Tuning audit scoring

nerdatwork · February 10, 2022, 4:41pm

I, too, can attest that when my computer froze a few times my node was DQed on a satellite and not suspended. My mouse and keyboard showed no activity (no mouse pointer movement and no changing of LEDs on keyboard). There was network activity though as the LEDs on the NIC were blinking. I would have expected suspension to be able to fix the issue but never got a chance as the DQ was fast.

thepaul · February 10, 2022, 4:56pm

It is possible for a computer to stop responding to user input events while still responding to network events. You could still call it a “freeze”, but not a “kernel freeze”. I can only surmise that is what happened here. Adding a timeout to the readability check should help a lot with this sort of situation.

nerdatwork · February 10, 2022, 5:24pm

I understand this is off topic but could you please tell me how to identify a “freeze” vs “kernel freeze”.

Pentium100 · February 10, 2022, 5:37pm

Sorry, I may have used a wrong term for this.

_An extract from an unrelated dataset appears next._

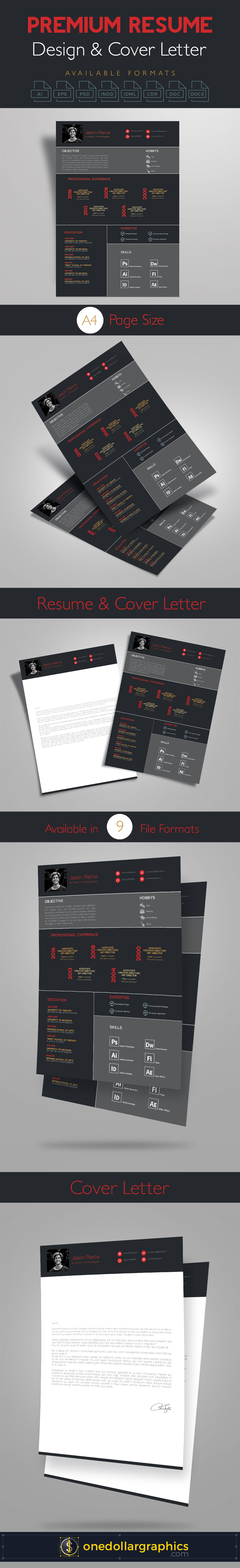 premium resume cv design cover letter template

There have been instances in other servers where the disk IO system froze (some zfs bug). Any process that tried to access data on the disk would just stay in D state forever (with dmesg getting some “process has been blocked for more the …” messages. I do not know if it is possible to have a timeout on that (it’s a bit too deep for me, some other thread maybe?
The drives themselves were fine, I could access them with dd or whatever and after a reboot everything went back to normal.

This is a bit difficult to catch with a script. If the script is not cached in RAM, then the system would try reading the disk and freeze, never starting it.

Something similar happened in the thread I liked to. A node was initiating transfers but never completing them (until a reboot) and was disqualified in 4 hours.

thepaul · February 10, 2022, 5:52pm

Oh, sure. “Kernel freeze” isn’t really a well-defined term of art, but I expect it could only refer to what is called a “kernel panic” in the Unix world or a “stop error” (BSoD) in Windows land. Typically in these cases you’d get stack trace or memory dump information on the console and the system would stop doing anything else until rebooted.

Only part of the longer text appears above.